CONSEGNA
#1 Riscrivi in forma più breve il paragrafo del testo che comincia con «Quel film mi fece capire», senza perderne i fatti principali.
#2 Individua, per favore, ogni riga dei record che contiene la stringa "blinds" e ricopiala.

:: TESTO

L’immagine di testata è un fotogramma della web serie di AOL “Making a scene” con James Franco nella sua citazione di Shining di Stanley Kubrick.

barberi

La quinta dimensione di Siena

Le prime tre dimensioni sono quelle dello spazio, la quarta è quella del tempo. Ce le danno quando si nasce. E fino a qui siamo tutti uguali. L’ho imparato a scuola ma l’ho capito all’Università; mi ci è voluto un film per capirlo. Un film di circa 12 ore in tedesco con sottotitoli in inglese. Se non fosse stato per quella compagna di studi così bella seduta accanto a me, non credo che sarei arrivato ai titoli di coda. Il film si intitolava “Heimat” di Edgar Reitz e racconta la storia di una famiglia tedesca dal periodo del nazismo fino al 1968. Ora che siamo abituati alla lunghezza delle serie televisive magari qualcuno di voi potrà anche prendersi la briga di guardarselo. Merita.

Heimat in tedesco vuol dire più o meno “Madre patria”, anche se tradurre un vocabolo così significativo dal tedesco all’italiano non racconta tutte le sfumature culturali che nel passaggio tra le due lingue inevitabilmente sbiadiscono.

Quel film mi fece capire quanto ognuno di noi sia inesorabilmente e ineluttabilmente collocato nel tempo e nello spazio. Io sono nato a Siena e questo sarà per sempre il mio spazio, anche se un giorno, come il mio amico Dario, deciderò di andare a vivere in Danimarca o se, come il mio amico Leonardo, avrò la sorte di metter su famiglia a Montecarlo. Sono nato a Siena nel 1975 e oltre allo spazio questo è anche il mio tempo: vuol dire che oggi ho 42 anni. E il tempo non si tira indietro nemmeno se guidi una Deloren.

::::
:: RECORD DELL'ESERCIZIO

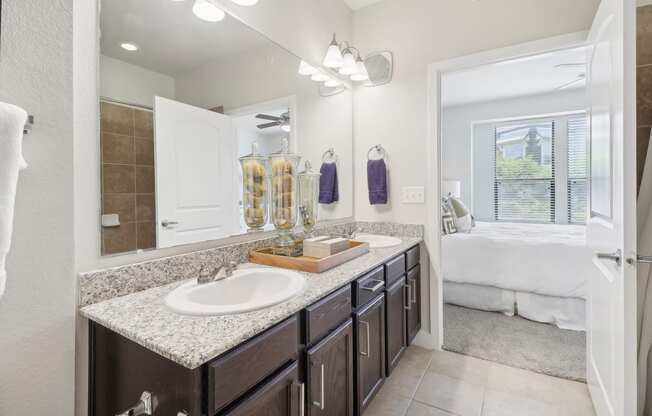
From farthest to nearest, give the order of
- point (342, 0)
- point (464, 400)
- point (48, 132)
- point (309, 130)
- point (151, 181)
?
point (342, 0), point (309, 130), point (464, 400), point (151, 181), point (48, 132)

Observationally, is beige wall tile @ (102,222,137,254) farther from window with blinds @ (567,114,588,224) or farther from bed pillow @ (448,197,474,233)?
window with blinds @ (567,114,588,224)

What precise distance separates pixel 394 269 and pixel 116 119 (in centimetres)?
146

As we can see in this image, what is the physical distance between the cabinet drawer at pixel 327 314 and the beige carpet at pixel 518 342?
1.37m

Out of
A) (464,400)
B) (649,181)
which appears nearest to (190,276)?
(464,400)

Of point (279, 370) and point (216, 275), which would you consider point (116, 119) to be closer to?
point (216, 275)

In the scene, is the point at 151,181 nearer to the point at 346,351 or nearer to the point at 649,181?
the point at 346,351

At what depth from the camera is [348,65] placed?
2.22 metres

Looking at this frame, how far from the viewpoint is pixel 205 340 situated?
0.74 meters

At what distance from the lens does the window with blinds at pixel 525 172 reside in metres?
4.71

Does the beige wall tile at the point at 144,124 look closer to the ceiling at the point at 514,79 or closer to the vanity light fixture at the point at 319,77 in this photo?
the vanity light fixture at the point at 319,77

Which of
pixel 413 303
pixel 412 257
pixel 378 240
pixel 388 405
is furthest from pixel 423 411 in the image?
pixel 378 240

::::

RISPOSTE SCRITTE
#1 Quel film mi ha fatto capire che ognuno di noi è collocato per sempre nel tempo e nello spazio. Sono nato a Siena e questo resterà il mio spazio, anche se un giorno andassi a vivere altrove, come Dario in Danimarca o Leonardo a Montecarlo. Sono nato nel 1975 e questo è il mio tempo: oggi ho 42 anni, e il tempo non torna indietro.

#2
Observationally, is beige wall tile @ (102,222,137,254) farther from window with blinds @ (567,114,588,224) or farther from bed pillow @ (448,197,474,233)?
window with blinds @ (567,114,588,224)
At what distance from the lens does the window with blinds at pixel 525 172 reside in metres?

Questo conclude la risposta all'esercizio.